J’ai commencé par les couples. Je me suis rapprochée des aides sociales dans différents départements en leur demandant de diffuser une annonce où j’expliquais chercher deux types de couples : l’un qui pense être à la fin de son parcours d’adoption et l’autre au tout début du processus, en attente de son agrément. Beaucoup de couples m’ont répondu. J’en ai rencontré plus de deux cents. J’ai tout de suite repéré des gens très spectaculaires et par là même très cinématographiques. Un couple qui possédait un bowling, un surfeur, un pilote automobile… Mais tout cela était hors sujet. Car dans ce documentaire, le fond devait prévaloir sur la forme. J’avais avant tout besoin de m’entourer de gens que j’allais aimer et qui seraient désireux d’ouvrir les portes de leur intimité, de partager leurs attentes, leurs doutes et leurs inquiétudes. Pourquoi mon choix s’est porté sur ces deux couples-là ? Je suis incapable de vous le dire précisément.
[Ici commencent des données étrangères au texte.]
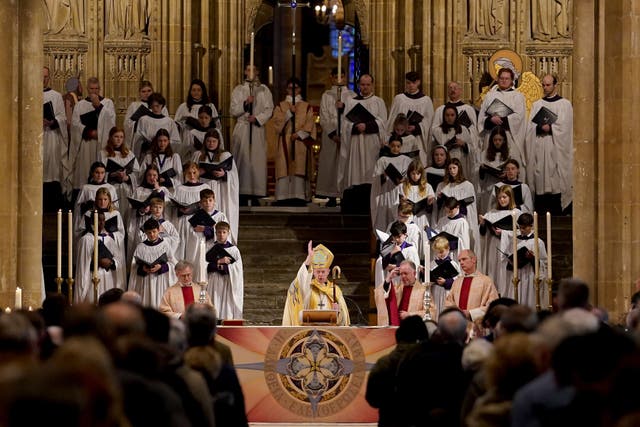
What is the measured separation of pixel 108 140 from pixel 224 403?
12.5 metres

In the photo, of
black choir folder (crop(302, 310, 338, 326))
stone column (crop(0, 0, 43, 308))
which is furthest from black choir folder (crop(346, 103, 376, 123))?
black choir folder (crop(302, 310, 338, 326))

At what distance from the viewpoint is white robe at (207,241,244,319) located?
63.5ft

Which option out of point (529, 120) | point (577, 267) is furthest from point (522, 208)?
point (577, 267)

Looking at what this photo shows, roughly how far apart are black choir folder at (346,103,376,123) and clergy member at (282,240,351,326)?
6721 millimetres

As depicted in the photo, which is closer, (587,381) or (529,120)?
(587,381)

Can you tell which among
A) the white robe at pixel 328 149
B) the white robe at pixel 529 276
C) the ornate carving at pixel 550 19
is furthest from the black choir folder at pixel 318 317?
the ornate carving at pixel 550 19

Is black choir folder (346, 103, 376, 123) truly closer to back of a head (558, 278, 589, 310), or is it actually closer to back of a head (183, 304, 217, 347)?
back of a head (558, 278, 589, 310)

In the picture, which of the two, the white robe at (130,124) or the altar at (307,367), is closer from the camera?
the altar at (307,367)

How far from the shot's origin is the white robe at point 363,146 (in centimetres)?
2306

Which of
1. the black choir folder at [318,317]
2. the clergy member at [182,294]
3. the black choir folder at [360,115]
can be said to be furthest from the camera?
the black choir folder at [360,115]

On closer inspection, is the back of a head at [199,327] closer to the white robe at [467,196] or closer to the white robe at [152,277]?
the white robe at [152,277]

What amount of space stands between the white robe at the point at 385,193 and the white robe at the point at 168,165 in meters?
2.50

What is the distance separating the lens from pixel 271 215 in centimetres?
2214

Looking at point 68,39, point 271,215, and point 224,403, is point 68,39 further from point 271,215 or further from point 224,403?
point 224,403
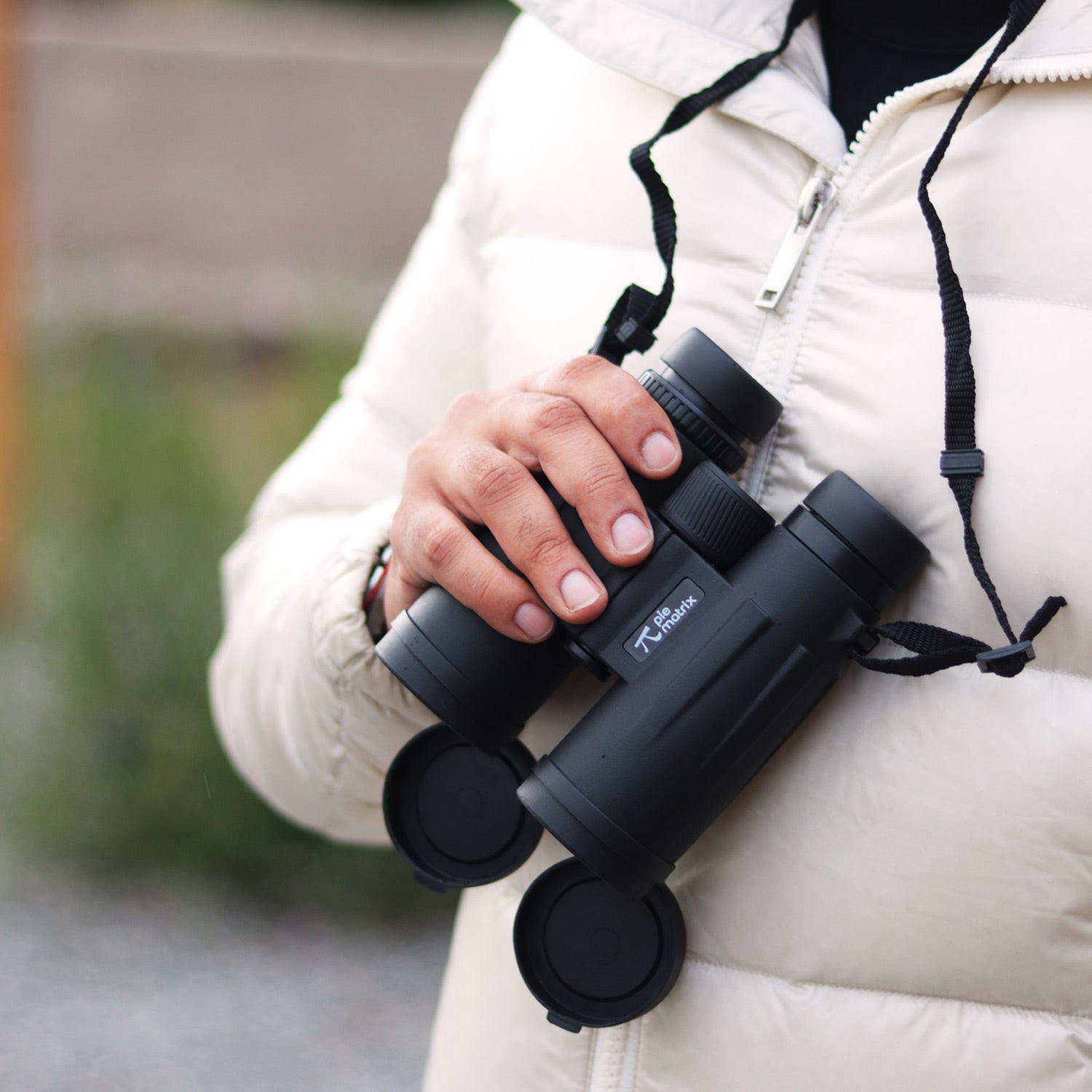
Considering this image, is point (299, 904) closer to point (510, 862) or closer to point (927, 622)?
point (510, 862)

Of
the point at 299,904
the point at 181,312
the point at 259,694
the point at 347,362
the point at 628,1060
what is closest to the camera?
the point at 628,1060

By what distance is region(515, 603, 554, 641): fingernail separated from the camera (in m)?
0.80

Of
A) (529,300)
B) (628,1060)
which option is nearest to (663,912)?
(628,1060)

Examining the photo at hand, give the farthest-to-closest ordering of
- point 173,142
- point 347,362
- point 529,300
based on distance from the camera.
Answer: point 173,142 → point 347,362 → point 529,300

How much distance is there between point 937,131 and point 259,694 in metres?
0.83

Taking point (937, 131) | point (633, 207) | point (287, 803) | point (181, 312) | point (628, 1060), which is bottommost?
point (181, 312)

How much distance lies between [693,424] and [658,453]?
1.4 inches

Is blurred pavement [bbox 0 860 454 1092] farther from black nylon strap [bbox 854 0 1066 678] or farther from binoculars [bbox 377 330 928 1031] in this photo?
black nylon strap [bbox 854 0 1066 678]

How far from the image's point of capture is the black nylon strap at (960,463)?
28.6 inches

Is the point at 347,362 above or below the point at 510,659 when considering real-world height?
below

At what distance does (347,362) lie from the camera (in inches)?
139

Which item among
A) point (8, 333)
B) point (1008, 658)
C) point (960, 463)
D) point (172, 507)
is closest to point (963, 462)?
point (960, 463)

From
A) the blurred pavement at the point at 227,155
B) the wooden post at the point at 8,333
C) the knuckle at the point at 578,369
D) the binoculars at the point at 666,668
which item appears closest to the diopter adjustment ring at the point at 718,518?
the binoculars at the point at 666,668

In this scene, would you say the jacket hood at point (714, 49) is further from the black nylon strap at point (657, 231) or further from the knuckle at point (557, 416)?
the knuckle at point (557, 416)
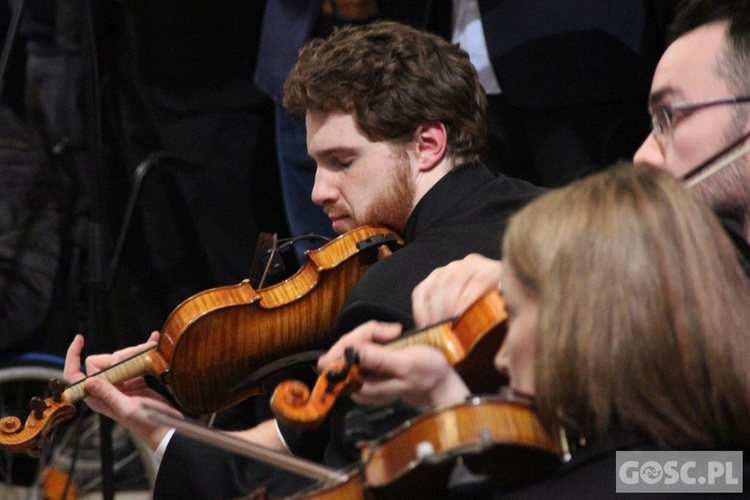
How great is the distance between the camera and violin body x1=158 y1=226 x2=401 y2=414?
6.34 ft

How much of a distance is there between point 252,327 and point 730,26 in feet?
3.04

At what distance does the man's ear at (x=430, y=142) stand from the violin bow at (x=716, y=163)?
25.0 inches

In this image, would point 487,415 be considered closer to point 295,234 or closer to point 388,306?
point 388,306

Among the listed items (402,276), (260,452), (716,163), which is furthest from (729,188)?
(260,452)

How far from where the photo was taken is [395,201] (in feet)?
7.03

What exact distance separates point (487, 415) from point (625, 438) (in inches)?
6.3

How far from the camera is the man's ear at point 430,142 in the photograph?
2.19m

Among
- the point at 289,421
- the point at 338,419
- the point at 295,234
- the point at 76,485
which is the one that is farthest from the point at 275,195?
the point at 289,421

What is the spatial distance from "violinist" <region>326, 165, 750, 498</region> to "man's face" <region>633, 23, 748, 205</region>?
491 mm

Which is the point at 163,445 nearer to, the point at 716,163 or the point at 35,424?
the point at 35,424

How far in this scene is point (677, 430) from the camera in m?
1.18

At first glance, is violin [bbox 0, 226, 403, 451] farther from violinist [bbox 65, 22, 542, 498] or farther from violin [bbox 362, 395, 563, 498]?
violin [bbox 362, 395, 563, 498]

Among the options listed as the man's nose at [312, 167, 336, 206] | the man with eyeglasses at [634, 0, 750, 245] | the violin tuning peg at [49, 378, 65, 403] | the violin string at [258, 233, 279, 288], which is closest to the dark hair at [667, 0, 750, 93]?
the man with eyeglasses at [634, 0, 750, 245]

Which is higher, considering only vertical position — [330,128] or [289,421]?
[330,128]
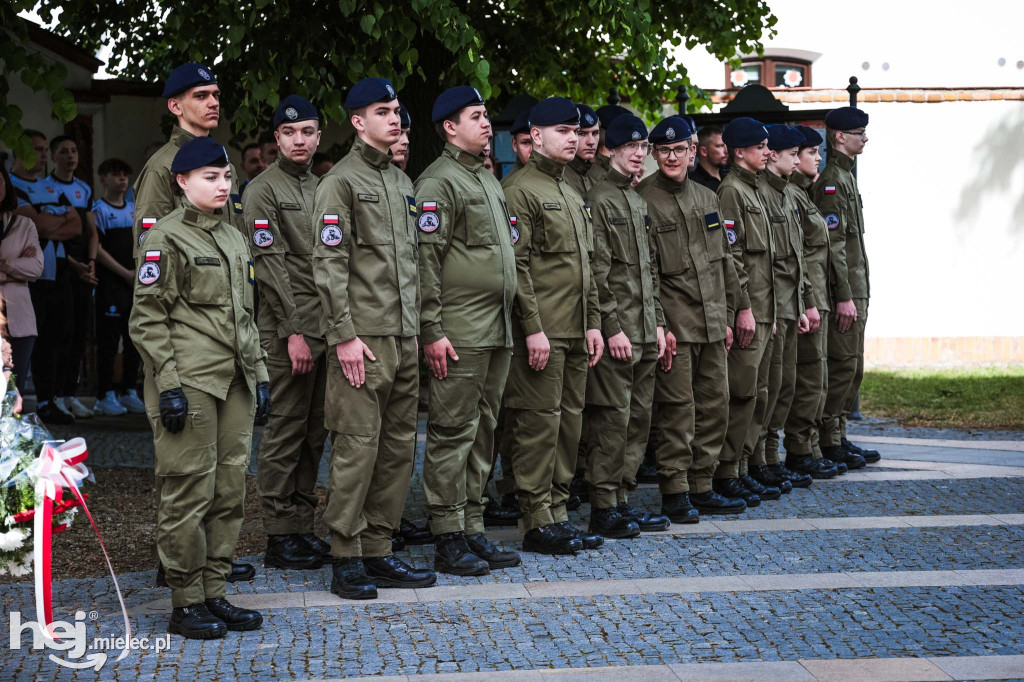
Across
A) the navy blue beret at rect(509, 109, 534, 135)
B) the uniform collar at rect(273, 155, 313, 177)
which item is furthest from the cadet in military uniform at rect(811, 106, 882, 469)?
the uniform collar at rect(273, 155, 313, 177)

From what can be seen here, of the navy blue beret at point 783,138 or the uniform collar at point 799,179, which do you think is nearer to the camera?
the navy blue beret at point 783,138

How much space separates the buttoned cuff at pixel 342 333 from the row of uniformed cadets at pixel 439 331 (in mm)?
44

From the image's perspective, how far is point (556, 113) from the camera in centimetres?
665

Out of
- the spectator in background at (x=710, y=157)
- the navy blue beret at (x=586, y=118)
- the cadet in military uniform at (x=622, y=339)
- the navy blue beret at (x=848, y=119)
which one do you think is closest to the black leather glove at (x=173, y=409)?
the cadet in military uniform at (x=622, y=339)

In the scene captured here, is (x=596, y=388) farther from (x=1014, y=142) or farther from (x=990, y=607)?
(x=1014, y=142)

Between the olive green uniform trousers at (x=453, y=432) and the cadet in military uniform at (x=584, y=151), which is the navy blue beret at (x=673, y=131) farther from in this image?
the olive green uniform trousers at (x=453, y=432)

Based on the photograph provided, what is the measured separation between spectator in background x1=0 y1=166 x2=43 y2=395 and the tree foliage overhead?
1530mm

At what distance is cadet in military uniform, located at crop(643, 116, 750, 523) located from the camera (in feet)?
24.5

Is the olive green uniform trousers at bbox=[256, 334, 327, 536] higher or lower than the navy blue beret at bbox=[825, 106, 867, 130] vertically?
lower

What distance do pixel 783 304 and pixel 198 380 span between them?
14.7ft

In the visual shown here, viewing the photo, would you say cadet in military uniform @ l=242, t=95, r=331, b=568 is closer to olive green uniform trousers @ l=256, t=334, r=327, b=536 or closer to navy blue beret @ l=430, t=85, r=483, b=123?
olive green uniform trousers @ l=256, t=334, r=327, b=536

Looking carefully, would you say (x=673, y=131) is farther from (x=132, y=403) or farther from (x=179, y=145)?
(x=132, y=403)

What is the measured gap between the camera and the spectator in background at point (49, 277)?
10.3m

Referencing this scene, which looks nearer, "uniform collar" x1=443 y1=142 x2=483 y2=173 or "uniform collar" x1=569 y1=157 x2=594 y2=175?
"uniform collar" x1=443 y1=142 x2=483 y2=173
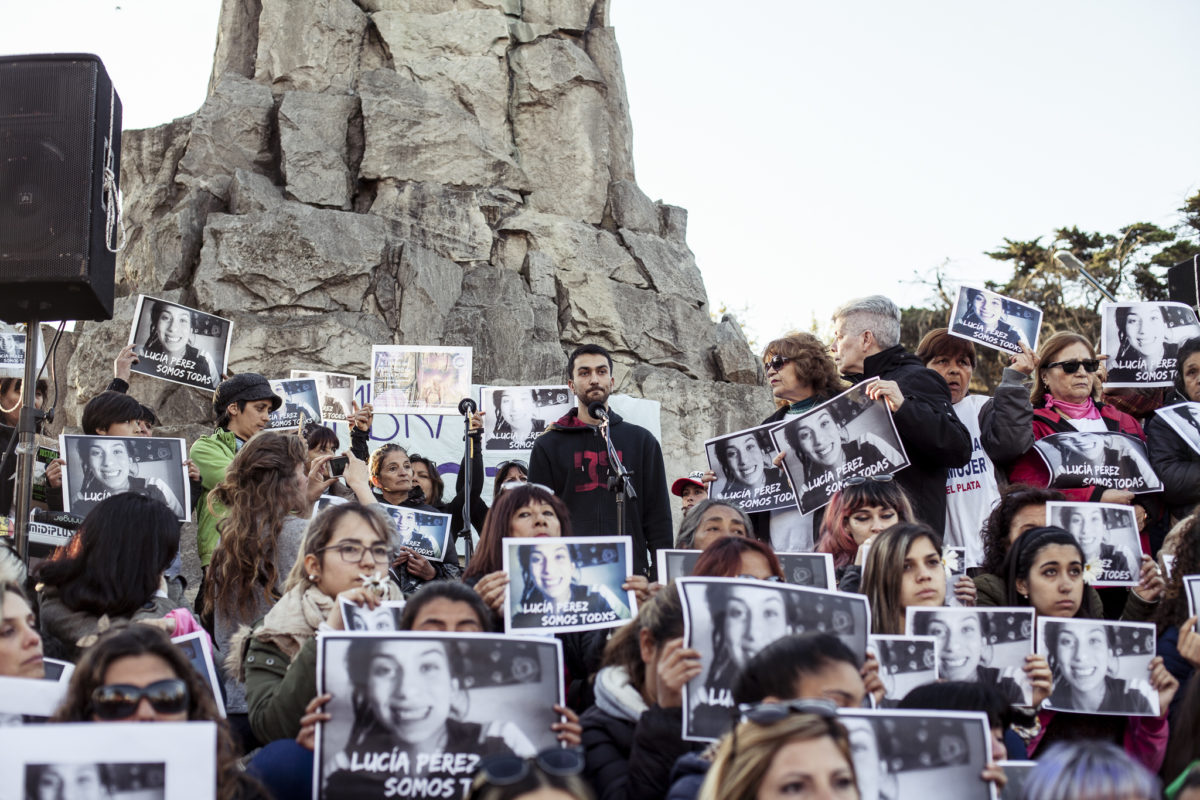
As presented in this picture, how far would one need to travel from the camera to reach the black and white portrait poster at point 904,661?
4.14 meters

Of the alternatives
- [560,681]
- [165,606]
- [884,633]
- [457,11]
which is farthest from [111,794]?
[457,11]

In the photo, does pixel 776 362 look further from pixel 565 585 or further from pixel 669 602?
pixel 669 602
Je pense simplement que, pour le couple qui attend l’agrément, j’ai été séduite par sa mixité – qui symbolise la France que j’aime – et cette femme qui rassurait tant je la trouvais forte malgré les douleurs et la meurtrissure. Quant à l’autre couple, c’est sa pudeur, sa tempérance qui m’ont touchée tout comme son envie de partager ce qu’il avait vécu. Après, dans le déroulé de ce que j’ai pu filmer et des événements qu’ils allaient vivre, cela tient souvent du miracle… Je n’aurais jamais pu l’imaginer.

Comment avez-vous découvert Alexandra ?

J’ai commencé par voir 80 jeunes filles ou jeunes femmes qui avaient accouché sous X, mais je me suis vite demandé de quel droit j’allais imprimer leurs visages dans un film alors que dans deux ans, elles regretteraient peut-être d’avoir témoigné. Je ne voulais pas les laisser me raconter si jeunes un épisode aussi douloureux. Je ne voulais pas en assumer la responsabilité. Je suis donc partie à la recherche de quelqu’un de plus âgé. Et le hasard a voulu qu’à une projection de Laissez-moi vous aimer, un téléfilm que j’ai réalisé pour Arte, mon monteur explique à l’une de ses amies qu’il est en train de travailler sur C’est toi que j’attendais. Celle-ci lui parle en retour d’une de ses meilleures amies qui, dès qu’elle est un peu ivre, pleure en se confiant sur un enfant qu’elle a abandonné. Il s’agissait d’Alexandra. Elle ne s’était jamais confiée à quiconque sur cet épisode de sa vie de manière aussi détaillée. Pendant deux heures, face caméra, ce fut un flot ininterrompu où il y avait ce besoin de se raconter. Nous étions tous suspendus à ses lèvres, nous n’osions plus bouger.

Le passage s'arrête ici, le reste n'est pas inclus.